Given data:
┌──
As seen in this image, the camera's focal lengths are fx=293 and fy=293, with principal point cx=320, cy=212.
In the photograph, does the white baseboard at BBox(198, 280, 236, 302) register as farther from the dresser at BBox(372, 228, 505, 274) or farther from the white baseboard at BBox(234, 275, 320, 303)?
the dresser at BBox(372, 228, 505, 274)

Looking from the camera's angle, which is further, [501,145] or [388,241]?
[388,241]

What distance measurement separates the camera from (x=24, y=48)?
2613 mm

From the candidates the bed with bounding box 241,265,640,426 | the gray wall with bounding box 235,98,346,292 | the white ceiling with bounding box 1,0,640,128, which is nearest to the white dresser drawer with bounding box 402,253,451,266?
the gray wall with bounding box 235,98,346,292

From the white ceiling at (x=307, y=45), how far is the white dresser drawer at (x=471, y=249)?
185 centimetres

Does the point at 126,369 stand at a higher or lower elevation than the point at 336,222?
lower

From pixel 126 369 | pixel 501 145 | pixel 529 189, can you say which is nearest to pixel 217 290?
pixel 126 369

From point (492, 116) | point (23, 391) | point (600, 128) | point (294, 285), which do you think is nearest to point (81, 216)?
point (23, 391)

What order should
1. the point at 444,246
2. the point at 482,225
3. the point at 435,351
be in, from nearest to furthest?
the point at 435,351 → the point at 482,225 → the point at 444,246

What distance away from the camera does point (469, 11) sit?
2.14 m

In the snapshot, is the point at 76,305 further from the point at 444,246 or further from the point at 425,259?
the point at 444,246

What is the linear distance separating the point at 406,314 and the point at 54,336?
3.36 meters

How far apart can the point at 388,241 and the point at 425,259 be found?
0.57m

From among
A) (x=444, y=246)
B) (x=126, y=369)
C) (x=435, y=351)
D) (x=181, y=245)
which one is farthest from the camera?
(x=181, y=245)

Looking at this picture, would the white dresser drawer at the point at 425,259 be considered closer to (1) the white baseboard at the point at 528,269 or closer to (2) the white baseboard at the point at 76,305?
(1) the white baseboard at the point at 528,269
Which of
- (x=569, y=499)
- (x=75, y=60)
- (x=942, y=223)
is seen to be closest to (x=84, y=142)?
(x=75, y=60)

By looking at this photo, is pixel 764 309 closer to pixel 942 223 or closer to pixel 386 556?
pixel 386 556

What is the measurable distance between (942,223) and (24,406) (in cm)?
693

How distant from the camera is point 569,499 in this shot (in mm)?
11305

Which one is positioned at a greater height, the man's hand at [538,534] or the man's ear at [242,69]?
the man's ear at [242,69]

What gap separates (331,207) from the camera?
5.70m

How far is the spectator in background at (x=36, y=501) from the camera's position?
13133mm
└──
Task details: Write out the lines above, starting at the line that contains "From point (492, 116)" and ending with the final line, and nothing else; copy them exactly.

Written response:
From point (492, 116) | point (23, 391) | point (600, 128) | point (294, 285), which do you think is nearest to point (81, 216)?
point (23, 391)

What order should
1. the point at 444,246
2. the point at 482,225
3. the point at 435,351
be in, from nearest to furthest?
the point at 435,351 → the point at 482,225 → the point at 444,246

What distance away from the camera does point (469, 11) sit?
2.14 m

In the snapshot, is the point at 76,305 further from the point at 444,246 or further from the point at 425,259?
the point at 444,246

What is the linear distance separating the point at 406,314 and the point at 54,336?
3.36 meters

How far apart can the point at 388,241 and the point at 425,259 be found?
0.57m

From among
A) (x=444, y=246)
B) (x=126, y=369)
C) (x=435, y=351)
D) (x=181, y=245)
which one is farthest from the camera?
(x=181, y=245)

Looking at this picture, would the white dresser drawer at the point at 425,259 be considered closer to (1) the white baseboard at the point at 528,269 or closer to (2) the white baseboard at the point at 76,305?
(1) the white baseboard at the point at 528,269
Which of
- (x=569, y=499)
- (x=75, y=60)
- (x=942, y=223)
is seen to be closest to (x=84, y=142)?
(x=75, y=60)

By looking at this photo, is pixel 764 309 closer to pixel 942 223 or closer to pixel 386 556?
pixel 386 556

What is the measurable distance between (942,223) and (24,406) (in cm)?
693

How distant from the camera is point 569,499 in this shot (in mm)?
11305

Which one is positioned at a greater height, the man's hand at [538,534] or the man's ear at [242,69]?
the man's ear at [242,69]

What gap separates (331,207) from the camera?
5.70m

How far is the spectator in background at (x=36, y=501) from the camera's position?
13133mm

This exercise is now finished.